Inspiring by example

Inspiring by Example

Dione Miller and her Aunt Carolyn Miller at a 2010 ELCA Global Mission Event.

Photo: Brett Nelson

It was 1994, and Dione Miller was 4 years old. She remembers a day when she sorted medical spatulas and bowls into cardboard boxes.

Right at her side was her Aunt Carolyn. Together they were packing supplies to be shipped to Phebe Hospital in Liberia, where her aunt had served as a Lutheran missionary from 1966 until 1990.

Five years later, Carolyn invited her 9-year-old niece to an annual Global Mission Event held by the ELCA.

Dione had lots of questions about what her aunt had done in Africa and why. Carolyn thought the inquisitive little girl would gain insights into the work the ELCA does with other Lutheran churches around the world.

And so a tradition began. The two attended an annual ELCA national global mission event together every year until Dione was 18. That was 2008, when they traveled to Liberia.

They worked for two weeks at Phebe Hospital, where Carolyn updated the nursing and midwifery educational programs. Dione helped organize donated medical supplies, much like the ones she’d packed up so many years ago and, in fact, throughout her entire life.

During the trip, Dione put faces to the names she had heard her aunt speak of so often. “Carolyn and I are in almost constant conversation about her time in Liberia,” Dione explains. “I have heard countless stories and seem to always stumble upon some new ones.”

A deepening commitment to justice

Recently Dione and Carolyn attended a 2010 ELCA Global Mission Gathering at Our Savior’s Lutheran Church in Austin, Minn.

Material shown:
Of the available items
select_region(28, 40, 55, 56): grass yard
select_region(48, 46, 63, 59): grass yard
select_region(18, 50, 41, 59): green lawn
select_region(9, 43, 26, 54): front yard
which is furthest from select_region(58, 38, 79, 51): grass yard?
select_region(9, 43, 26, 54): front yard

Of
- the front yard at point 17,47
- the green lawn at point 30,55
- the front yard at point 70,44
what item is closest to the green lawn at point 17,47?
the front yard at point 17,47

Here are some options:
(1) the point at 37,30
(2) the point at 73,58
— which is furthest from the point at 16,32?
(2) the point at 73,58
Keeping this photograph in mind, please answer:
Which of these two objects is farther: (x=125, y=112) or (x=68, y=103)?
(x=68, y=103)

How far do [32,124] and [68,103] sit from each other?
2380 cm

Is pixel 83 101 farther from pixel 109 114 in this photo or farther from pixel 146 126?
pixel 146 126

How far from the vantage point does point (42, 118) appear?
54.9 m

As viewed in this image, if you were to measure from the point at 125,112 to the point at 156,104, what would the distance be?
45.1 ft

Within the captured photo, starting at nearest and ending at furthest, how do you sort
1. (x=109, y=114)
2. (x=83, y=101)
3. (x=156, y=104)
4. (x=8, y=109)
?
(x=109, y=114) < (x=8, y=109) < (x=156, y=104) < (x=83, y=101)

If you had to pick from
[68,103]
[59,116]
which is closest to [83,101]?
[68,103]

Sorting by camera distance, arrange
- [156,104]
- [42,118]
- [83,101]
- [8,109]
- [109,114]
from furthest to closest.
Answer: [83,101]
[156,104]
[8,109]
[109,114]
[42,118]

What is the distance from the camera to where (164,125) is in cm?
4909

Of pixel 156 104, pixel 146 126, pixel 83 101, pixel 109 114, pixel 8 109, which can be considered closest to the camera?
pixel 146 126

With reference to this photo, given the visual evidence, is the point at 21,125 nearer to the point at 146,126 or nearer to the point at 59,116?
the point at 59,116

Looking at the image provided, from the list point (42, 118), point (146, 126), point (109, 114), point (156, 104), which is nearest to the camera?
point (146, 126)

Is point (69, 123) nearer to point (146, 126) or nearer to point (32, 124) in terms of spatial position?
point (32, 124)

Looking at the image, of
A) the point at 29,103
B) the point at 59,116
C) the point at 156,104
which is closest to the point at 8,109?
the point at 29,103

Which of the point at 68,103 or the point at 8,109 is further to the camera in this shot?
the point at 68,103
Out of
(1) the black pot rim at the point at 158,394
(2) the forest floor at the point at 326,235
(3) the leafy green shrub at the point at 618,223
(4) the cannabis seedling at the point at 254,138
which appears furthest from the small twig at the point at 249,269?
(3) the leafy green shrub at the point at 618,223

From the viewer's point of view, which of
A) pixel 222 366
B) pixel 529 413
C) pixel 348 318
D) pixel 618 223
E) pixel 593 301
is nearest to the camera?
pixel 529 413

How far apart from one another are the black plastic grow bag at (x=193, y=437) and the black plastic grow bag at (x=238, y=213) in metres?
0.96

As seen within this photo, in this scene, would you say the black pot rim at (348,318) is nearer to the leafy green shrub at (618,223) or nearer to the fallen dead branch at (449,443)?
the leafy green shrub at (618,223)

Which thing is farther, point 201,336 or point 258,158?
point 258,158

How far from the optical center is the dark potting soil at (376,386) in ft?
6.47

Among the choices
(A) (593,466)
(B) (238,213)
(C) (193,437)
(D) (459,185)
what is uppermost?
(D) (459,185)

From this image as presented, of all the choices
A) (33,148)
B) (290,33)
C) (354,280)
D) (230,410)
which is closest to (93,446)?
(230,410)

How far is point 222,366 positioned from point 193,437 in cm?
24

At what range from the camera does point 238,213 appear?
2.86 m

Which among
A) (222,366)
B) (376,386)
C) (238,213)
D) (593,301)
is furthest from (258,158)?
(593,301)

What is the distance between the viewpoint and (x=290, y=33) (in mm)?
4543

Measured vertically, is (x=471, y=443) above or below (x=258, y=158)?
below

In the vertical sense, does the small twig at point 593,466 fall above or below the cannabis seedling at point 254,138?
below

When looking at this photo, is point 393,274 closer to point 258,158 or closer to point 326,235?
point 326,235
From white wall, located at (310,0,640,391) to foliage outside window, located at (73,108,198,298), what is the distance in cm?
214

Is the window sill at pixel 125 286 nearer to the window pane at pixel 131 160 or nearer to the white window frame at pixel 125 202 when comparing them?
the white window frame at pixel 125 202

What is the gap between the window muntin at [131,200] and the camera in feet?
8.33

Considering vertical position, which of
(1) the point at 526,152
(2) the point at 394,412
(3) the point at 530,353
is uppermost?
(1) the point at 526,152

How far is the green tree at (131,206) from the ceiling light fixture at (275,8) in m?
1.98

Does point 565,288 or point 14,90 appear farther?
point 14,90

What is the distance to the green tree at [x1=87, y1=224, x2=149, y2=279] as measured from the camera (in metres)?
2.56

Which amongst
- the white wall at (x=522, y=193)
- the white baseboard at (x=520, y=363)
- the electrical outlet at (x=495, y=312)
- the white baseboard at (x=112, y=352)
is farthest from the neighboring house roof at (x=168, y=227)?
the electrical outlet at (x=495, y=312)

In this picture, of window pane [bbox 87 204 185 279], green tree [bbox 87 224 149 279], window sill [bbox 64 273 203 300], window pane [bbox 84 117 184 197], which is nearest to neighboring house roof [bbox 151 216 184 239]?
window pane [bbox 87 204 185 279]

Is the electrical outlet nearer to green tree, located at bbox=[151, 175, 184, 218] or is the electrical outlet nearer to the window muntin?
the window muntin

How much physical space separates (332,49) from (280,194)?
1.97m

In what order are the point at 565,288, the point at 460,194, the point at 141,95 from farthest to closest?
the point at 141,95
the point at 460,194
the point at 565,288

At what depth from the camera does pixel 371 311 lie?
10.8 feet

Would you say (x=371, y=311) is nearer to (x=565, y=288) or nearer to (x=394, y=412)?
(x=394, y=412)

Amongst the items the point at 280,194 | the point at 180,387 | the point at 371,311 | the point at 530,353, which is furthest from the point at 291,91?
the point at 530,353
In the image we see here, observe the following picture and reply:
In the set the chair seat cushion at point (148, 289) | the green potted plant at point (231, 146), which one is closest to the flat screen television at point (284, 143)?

==

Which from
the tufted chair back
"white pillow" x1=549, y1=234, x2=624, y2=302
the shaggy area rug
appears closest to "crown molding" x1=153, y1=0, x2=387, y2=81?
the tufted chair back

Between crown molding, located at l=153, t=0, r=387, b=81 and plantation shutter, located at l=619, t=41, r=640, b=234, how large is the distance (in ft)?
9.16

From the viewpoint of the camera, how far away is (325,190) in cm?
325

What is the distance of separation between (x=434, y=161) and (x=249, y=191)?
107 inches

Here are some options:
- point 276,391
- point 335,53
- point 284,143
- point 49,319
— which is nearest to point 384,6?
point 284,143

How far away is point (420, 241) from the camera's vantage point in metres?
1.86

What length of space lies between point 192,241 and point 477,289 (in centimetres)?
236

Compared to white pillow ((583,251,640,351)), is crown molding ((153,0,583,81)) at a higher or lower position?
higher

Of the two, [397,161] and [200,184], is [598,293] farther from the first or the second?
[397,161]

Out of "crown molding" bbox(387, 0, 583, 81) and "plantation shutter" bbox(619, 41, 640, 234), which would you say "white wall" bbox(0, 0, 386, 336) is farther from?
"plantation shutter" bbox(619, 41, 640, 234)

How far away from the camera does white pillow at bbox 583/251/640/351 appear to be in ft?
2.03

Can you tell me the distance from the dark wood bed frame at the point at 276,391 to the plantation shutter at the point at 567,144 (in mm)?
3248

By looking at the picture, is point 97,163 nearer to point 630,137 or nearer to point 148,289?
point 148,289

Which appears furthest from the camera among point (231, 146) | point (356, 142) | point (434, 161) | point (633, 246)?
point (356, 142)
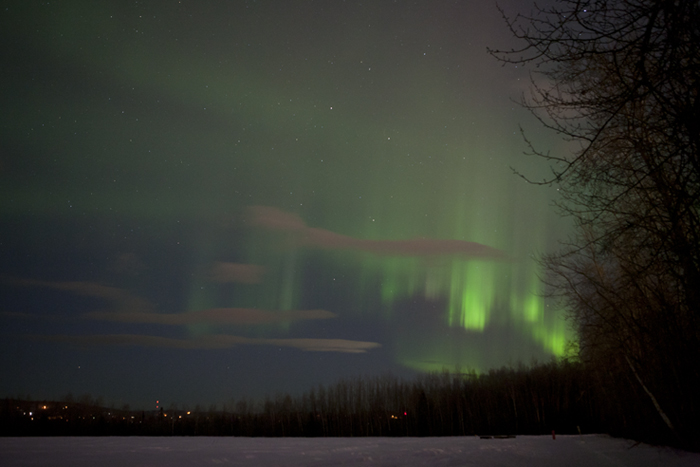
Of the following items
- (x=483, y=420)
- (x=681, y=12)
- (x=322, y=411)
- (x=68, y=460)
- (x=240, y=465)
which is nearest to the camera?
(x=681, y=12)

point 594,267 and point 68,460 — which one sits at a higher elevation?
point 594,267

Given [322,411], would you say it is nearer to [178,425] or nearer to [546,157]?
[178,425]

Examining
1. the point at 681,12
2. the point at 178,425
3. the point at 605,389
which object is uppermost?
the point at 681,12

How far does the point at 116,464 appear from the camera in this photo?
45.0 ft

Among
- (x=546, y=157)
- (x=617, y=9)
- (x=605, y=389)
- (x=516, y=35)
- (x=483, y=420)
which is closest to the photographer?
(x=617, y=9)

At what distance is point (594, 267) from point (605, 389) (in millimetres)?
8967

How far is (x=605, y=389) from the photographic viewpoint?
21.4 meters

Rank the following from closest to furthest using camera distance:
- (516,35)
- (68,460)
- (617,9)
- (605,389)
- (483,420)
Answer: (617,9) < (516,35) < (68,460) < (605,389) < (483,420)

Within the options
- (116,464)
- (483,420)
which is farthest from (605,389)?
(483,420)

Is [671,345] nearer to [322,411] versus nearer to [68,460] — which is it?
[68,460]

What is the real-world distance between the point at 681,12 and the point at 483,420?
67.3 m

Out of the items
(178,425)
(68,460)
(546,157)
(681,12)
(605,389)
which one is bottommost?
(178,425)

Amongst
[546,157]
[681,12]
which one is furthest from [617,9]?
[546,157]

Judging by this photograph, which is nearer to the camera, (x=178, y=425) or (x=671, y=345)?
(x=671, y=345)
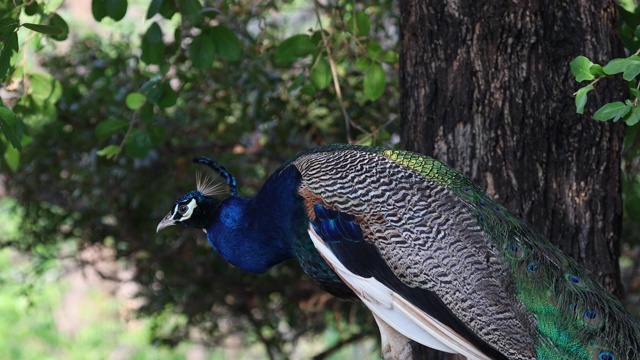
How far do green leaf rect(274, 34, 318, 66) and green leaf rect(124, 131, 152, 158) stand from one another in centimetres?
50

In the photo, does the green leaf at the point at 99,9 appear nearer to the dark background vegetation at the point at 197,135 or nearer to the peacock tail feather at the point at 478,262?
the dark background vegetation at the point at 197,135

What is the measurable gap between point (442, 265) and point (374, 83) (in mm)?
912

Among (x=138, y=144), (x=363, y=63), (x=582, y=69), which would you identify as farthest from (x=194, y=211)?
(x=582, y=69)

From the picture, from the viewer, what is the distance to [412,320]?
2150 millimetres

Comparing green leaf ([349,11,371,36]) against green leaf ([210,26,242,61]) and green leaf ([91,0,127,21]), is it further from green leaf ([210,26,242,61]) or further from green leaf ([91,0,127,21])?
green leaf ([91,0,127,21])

What is required: In the text about Dione Miller and her aunt, where did Carolyn Miller serve as a Lutheran missionary, and for what span of years?

Output below: At Phebe Hospital in Liberia, from 1966 until 1990.